- **What is required**:
Go through the material line by line and copy each one with the word "over".
###
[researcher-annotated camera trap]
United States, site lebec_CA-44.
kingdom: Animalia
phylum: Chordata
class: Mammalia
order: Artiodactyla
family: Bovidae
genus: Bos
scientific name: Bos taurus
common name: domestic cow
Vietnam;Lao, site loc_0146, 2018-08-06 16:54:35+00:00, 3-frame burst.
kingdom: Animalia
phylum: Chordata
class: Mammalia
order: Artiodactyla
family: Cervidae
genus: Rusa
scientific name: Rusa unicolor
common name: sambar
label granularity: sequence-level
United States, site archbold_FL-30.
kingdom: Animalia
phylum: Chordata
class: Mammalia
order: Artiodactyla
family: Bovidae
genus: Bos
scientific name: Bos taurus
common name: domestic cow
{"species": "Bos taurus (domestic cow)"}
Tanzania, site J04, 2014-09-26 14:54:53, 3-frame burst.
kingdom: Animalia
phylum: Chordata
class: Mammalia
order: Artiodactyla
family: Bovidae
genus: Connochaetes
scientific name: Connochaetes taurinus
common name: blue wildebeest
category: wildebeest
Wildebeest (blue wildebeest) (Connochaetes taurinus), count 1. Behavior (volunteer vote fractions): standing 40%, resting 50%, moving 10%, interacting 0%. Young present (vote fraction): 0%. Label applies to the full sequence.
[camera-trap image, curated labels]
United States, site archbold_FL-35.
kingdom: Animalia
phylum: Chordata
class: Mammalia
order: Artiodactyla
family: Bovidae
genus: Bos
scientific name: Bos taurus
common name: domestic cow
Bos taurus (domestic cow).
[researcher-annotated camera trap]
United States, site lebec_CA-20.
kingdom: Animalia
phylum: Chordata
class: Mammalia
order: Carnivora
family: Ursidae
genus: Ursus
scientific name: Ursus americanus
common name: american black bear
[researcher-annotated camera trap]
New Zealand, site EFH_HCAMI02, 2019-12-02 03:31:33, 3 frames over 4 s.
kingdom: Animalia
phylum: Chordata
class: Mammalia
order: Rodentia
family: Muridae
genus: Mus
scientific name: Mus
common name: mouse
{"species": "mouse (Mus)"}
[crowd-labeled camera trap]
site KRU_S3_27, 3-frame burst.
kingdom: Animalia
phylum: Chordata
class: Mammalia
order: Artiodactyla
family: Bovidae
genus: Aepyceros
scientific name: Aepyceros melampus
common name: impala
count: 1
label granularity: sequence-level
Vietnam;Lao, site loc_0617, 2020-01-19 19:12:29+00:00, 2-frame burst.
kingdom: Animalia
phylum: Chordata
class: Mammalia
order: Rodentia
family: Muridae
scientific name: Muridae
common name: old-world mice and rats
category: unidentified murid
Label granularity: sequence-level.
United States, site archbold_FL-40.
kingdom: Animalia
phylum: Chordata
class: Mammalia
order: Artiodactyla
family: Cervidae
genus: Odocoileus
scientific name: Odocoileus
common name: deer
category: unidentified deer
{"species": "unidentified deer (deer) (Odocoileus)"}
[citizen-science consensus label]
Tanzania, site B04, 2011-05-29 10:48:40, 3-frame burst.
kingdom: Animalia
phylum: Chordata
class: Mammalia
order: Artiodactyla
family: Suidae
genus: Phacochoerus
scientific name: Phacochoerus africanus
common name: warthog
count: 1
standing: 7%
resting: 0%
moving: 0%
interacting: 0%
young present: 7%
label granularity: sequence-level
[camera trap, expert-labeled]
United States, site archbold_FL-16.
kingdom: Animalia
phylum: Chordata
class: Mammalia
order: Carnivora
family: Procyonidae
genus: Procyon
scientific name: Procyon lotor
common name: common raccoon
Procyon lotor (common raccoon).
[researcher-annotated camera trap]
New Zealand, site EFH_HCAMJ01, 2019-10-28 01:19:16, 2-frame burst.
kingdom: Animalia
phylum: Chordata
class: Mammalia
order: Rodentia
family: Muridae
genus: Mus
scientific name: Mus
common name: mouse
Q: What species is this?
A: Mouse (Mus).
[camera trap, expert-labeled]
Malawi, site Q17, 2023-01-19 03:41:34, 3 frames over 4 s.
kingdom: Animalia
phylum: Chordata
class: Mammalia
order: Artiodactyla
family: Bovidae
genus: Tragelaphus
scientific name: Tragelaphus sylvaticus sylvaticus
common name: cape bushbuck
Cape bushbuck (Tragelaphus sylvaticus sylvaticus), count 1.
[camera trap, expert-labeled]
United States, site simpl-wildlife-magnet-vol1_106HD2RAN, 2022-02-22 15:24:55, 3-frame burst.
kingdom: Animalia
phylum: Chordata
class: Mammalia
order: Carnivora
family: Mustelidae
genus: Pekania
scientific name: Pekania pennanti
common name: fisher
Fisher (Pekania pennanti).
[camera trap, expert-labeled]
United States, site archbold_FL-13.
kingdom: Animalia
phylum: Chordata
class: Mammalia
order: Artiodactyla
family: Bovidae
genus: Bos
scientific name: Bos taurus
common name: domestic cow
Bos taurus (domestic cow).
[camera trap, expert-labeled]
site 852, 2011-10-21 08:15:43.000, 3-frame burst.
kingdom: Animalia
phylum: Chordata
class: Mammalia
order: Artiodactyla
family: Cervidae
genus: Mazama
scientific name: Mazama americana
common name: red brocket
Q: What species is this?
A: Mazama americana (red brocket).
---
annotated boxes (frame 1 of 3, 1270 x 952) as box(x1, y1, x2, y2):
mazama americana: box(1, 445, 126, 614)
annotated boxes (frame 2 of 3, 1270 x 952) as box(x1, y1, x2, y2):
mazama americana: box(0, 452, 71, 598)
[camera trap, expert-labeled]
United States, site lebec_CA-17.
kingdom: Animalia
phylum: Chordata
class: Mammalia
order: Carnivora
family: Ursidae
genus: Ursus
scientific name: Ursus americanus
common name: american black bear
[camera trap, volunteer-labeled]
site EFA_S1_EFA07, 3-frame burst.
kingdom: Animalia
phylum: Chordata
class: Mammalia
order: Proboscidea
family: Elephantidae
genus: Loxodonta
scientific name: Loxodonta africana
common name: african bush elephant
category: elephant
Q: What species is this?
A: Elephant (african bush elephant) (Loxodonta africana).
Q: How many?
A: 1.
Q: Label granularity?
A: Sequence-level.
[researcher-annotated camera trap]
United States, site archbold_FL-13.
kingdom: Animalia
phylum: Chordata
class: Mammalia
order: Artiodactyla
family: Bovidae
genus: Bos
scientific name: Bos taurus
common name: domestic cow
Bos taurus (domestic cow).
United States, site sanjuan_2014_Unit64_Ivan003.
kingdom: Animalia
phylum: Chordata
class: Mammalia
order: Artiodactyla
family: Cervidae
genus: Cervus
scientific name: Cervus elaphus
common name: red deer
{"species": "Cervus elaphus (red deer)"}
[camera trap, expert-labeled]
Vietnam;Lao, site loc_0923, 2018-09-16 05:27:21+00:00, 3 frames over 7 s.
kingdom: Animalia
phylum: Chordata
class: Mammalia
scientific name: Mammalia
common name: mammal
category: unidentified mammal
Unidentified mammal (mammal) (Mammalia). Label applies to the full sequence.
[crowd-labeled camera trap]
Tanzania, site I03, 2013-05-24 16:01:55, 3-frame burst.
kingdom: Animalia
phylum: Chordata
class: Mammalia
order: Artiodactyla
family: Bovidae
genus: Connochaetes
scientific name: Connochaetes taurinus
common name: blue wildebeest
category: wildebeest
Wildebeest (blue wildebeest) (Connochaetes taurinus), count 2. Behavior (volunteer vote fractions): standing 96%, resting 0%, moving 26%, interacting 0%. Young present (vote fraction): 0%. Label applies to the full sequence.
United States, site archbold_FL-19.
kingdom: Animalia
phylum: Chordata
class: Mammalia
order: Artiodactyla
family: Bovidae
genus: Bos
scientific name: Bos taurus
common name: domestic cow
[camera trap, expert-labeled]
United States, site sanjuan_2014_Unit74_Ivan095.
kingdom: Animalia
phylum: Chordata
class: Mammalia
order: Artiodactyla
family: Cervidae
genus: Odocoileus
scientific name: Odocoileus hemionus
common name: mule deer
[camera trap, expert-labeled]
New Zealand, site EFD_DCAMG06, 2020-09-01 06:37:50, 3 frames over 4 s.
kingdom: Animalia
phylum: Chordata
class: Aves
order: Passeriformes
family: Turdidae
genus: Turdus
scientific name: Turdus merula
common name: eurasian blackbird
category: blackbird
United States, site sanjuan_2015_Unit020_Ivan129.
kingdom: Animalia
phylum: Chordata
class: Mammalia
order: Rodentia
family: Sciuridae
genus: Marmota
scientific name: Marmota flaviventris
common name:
###
- **Answer to this task**:
New Zealand, site EFH_HCAMI02, 2019-12-02 03:31:33, 3 frames over 4 s.
Malawi, site Q17, 2023-01-19 03:41:34, 3 frames over 4 s.
Vietnam;Lao, site loc_0923, 2018-09-16 05:27:21+00:00, 3 frames over 7 s.
New Zealand, site EFD_DCAMG06, 2020-09-01 06:37:50, 3 frames over 4 s.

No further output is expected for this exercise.